| Task instructions |
This exercise needs the listing below duplicated exactly.
____
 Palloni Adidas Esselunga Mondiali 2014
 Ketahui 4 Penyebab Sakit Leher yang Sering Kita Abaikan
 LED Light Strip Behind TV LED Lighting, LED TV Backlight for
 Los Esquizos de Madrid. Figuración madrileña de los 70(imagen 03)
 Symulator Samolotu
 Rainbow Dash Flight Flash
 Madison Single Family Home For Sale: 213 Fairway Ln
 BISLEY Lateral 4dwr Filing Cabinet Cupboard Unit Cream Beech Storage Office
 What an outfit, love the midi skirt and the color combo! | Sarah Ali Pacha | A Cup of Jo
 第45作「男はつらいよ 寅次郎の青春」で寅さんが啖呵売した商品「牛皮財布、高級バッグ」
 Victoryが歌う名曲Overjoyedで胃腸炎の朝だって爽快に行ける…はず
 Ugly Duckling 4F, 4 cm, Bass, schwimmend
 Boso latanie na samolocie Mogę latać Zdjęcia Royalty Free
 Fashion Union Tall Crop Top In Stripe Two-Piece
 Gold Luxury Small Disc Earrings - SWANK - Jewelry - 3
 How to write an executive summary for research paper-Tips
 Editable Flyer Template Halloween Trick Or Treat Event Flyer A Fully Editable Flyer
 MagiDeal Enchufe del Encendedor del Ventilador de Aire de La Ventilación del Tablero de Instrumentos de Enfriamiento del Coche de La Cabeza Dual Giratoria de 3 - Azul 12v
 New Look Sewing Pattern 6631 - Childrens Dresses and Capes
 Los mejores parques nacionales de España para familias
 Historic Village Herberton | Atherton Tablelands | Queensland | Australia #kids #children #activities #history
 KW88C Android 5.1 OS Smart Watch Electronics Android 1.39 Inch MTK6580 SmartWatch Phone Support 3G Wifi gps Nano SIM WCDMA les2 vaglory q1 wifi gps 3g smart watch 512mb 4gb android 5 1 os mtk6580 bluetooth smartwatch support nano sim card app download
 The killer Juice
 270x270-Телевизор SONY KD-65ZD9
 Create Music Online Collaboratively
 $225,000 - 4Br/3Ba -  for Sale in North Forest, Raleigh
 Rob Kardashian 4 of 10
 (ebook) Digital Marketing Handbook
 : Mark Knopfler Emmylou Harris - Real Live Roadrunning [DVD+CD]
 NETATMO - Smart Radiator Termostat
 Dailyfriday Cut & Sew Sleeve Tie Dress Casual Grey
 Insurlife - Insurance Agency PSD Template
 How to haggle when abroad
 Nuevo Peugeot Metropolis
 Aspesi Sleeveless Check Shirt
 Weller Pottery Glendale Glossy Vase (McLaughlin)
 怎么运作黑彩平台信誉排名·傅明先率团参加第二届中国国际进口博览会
____
| Your response |
 Palloni Adidas Esselunga Mondiali 2014
 Ketahui 4 Penyebab Sakit Leher yang Sering Kita Abaikan
 LED Light Strip Behind TV LED Lighting, LED TV Backlight for
 Los Esquizos de Madrid. Figuración madrileña de los 70(imagen 03)
 Symulator Samolotu
 Rainbow Dash Flight Flash
 Madison Single Family Home For Sale: 213 Fairway Ln
 BISLEY Lateral 4dwr Filing Cabinet Cupboard Unit Cream Beech Storage Office
 What an outfit, love the midi skirt and the color combo! | Sarah Ali Pacha | A Cup of Jo
 第45作「男はつらいよ 寅次郎の青春」で寅さんが啖呵売した商品「牛皮財布、高級バッグ」
 Victoryが歌う名曲Overjoyedで胃腸炎の朝だって爽快に行ける…はず
 Ugly Duckling 4F, 4 cm, Bass, schwimmend
 Boso latanie na samolocie Mogę latać Zdjęcia Royalty Free
 Fashion Union Tall Crop Top In Stripe Two-Piece
 Gold Luxury Small Disc Earrings - SWANK - Jewelry - 3
 How to write an executive summary for research paper-Tips
 Editable Flyer Template Halloween Trick Or Treat Event Flyer A Fully Editable Flyer
 MagiDeal Enchufe del Encendedor del Ventilador de Aire de La Ventilación del Tablero de Instrumentos de Enfriamiento del Coche de La Cabeza Dual Giratoria de 3 - Azul 12v
 New Look Sewing Pattern 6631 - Childrens Dresses and Capes
 Los mejores parques nacionales de España para familias
 Historic Village Herberton | Atherton Tablelands | Queensland | Australia #kids #children #activities #history
 KW88C Android 5.1 OS Smart Watch Electronics Android 1.39 Inch MTK6580 SmartWatch Phone Support 3G Wifi gps Nano SIM WCDMA les2 vaglory q1 wifi gps 3g smart watch 512mb 4gb android 5 1 os mtk6580 bluetooth smartwatch support nano sim card app download
 The killer Juice
 270x270-Телевизор SONY KD-65ZD9
 Create Music Online Collaboratively
 $225,000 - 4Br/3Ba -  for Sale in North Forest, Raleigh
 Rob Kardashian 4 of 10
 (ebook) Digital Marketing Handbook
 : Mark Knopfler Emmylou Harris - Real Live Roadrunning [DVD+CD]
 NETATMO - Smart Radiator Termostat
 Dailyfriday Cut & Sew Sleeve Tie Dress Casual Grey
 Insurlife - Insurance Agency PSD Template
 How to haggle when abroad
 Nuevo Peugeot Metropolis
 Aspesi Sleeveless Check Shirt
 Weller Pottery Glendale Glossy Vase (McLaughlin)
 怎么运作黑彩平台信誉排名·傅明先率团参加第二届中国国际进口博览会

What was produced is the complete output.